I had a similar issue in changing the fontsize. Try the following
the_table.auto_set_font_size(False)
the_table.set_fontsize(5.5)
Worked for me.
According to the docs, table has a kwarg called fontsize, a float value for the size in points.
In your example from above, for a fontsize of 5 points you would use:
the_table =tab.table(cellText=stats,colWidths=cwid,rowLabels=rows,colLabels=columns,loc='center',fontsize=5)
If you require greater control, you can pass a FontManager instance to the cell.set_text_props() method as described in this example. That would enable you to set the family, spacing, style etc, in addition to the size.

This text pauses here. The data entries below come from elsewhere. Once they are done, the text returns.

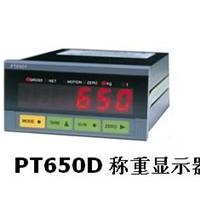 供应合肥PT650D控制仪表,蚌埠PT650D显示器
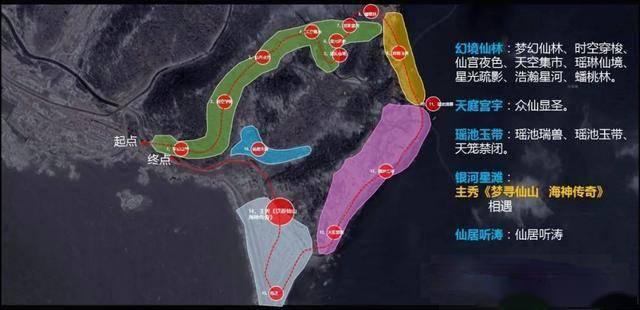 长岛梦寻仙山-国内首部大型海岛光影演艺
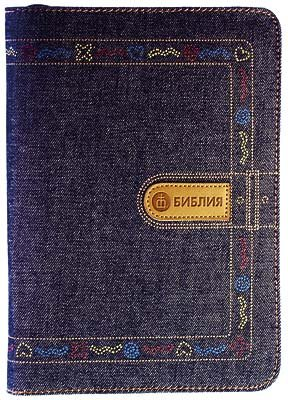 Price comparison product image Bible 1276 canon 045 DCZCAM zipper Bibliya 1276 kanon 045 DCZCAM na moln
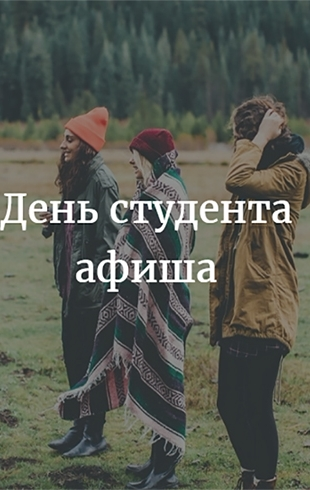 Афиша мероприятий на День студента в Киеве: вечеринки и концерты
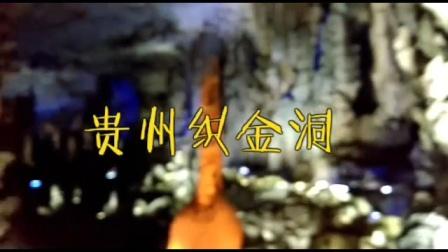17.10.20.游贵州织金洞旅游景点.〈3〉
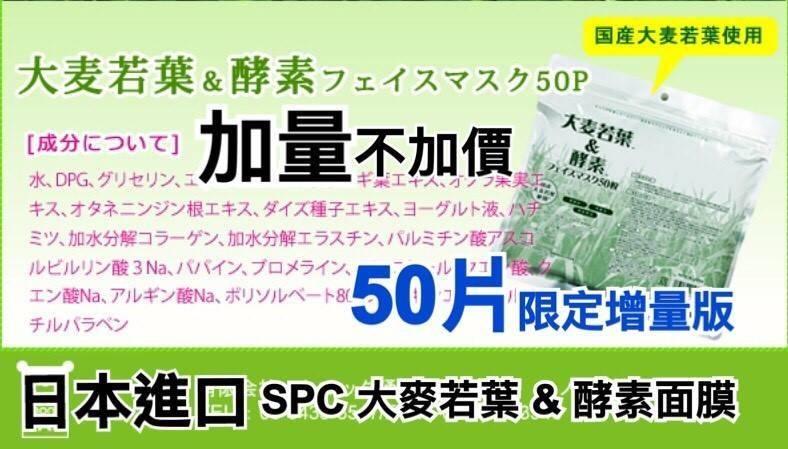 日本  SPC 大麥若葉 & 酵素面膜 (包/50片)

EDIT: Playing around with Matplotlib's example, it seems that just passing fontsize to the table has no effect. However, importing
from matplotlib.font_manager import FontProperties
and then looping through the cells and running
cell.set_text_props(fontproperties=FontProperties(size = 5))
does have the desired effect. It is unclear why the documented kwarg fontsize does not work in this (or apparently in your) case.